= Beginning of Section =

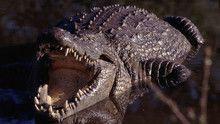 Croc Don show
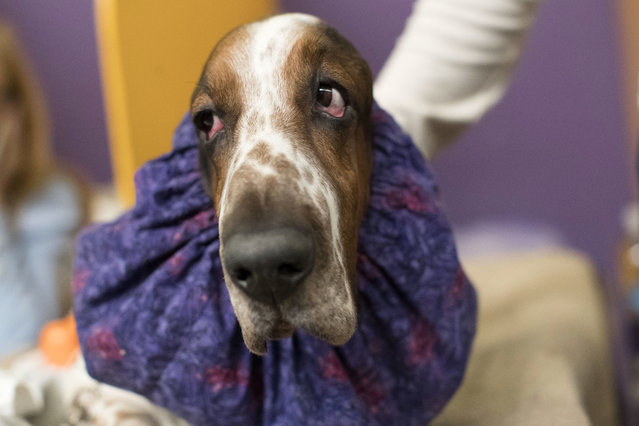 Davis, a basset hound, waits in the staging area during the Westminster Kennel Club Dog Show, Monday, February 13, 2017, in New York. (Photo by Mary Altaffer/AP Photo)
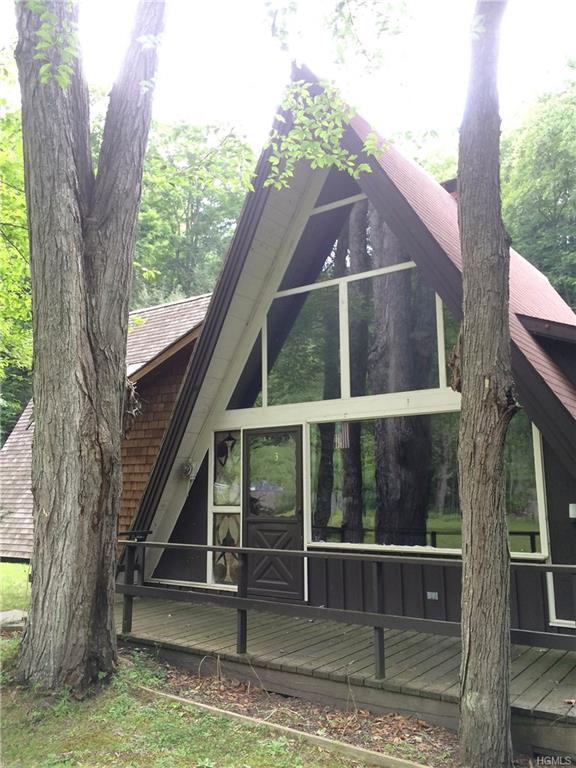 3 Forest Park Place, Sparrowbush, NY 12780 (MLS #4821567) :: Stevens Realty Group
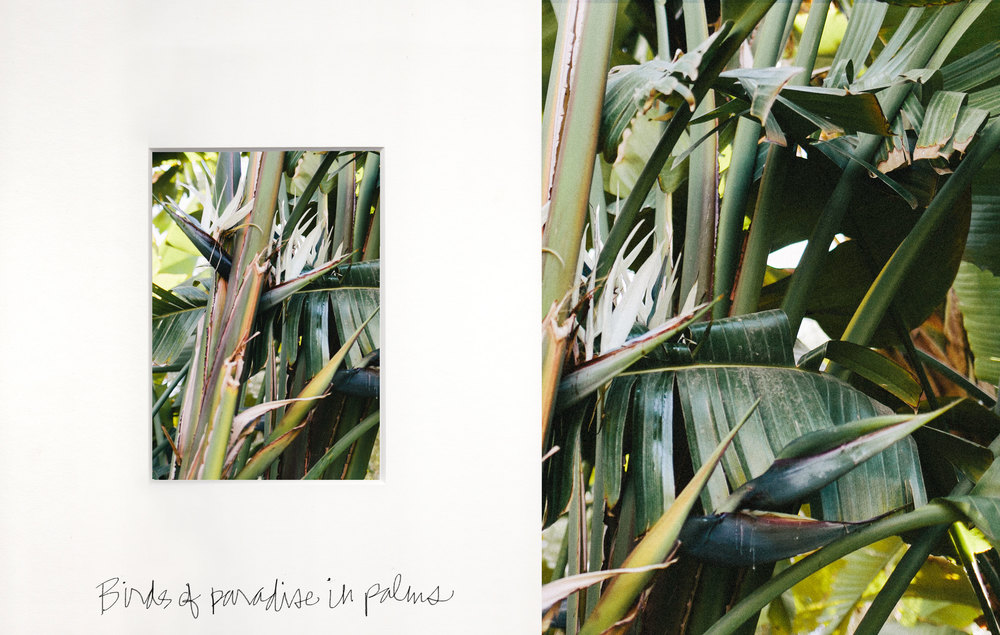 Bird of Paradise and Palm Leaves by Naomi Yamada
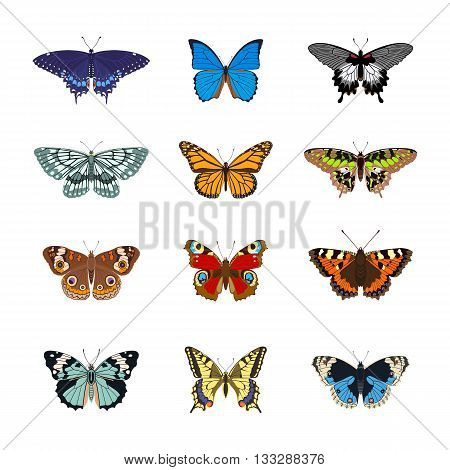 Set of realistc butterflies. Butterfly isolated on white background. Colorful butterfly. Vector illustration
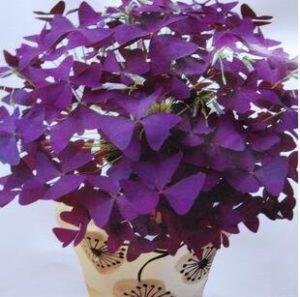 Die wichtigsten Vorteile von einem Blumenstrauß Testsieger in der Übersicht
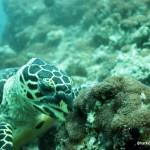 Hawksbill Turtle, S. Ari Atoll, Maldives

= End of Section =

▶ [What this task involves] Write out the entries above verbatim, without pictures.

▶ [Solution]
 Croc Don show
 Davis, a basset hound, waits in the staging area during the Westminster Kennel Club Dog Show, Monday, February 13, 2017, in New York. (Photo by Mary Altaffer/AP Photo)
 3 Forest Park Place, Sparrowbush, NY 12780 (MLS #4821567) :: Stevens Realty Group
 Bird of Paradise and Palm Leaves by Naomi Yamada
 Set of realistc butterflies. Butterfly isolated on white background. Colorful butterfly. Vector illustration
 Die wichtigsten Vorteile von einem Blumenstrauß Testsieger in der Übersicht
 Hawksbill Turtle, S. Ari Atoll, Maldives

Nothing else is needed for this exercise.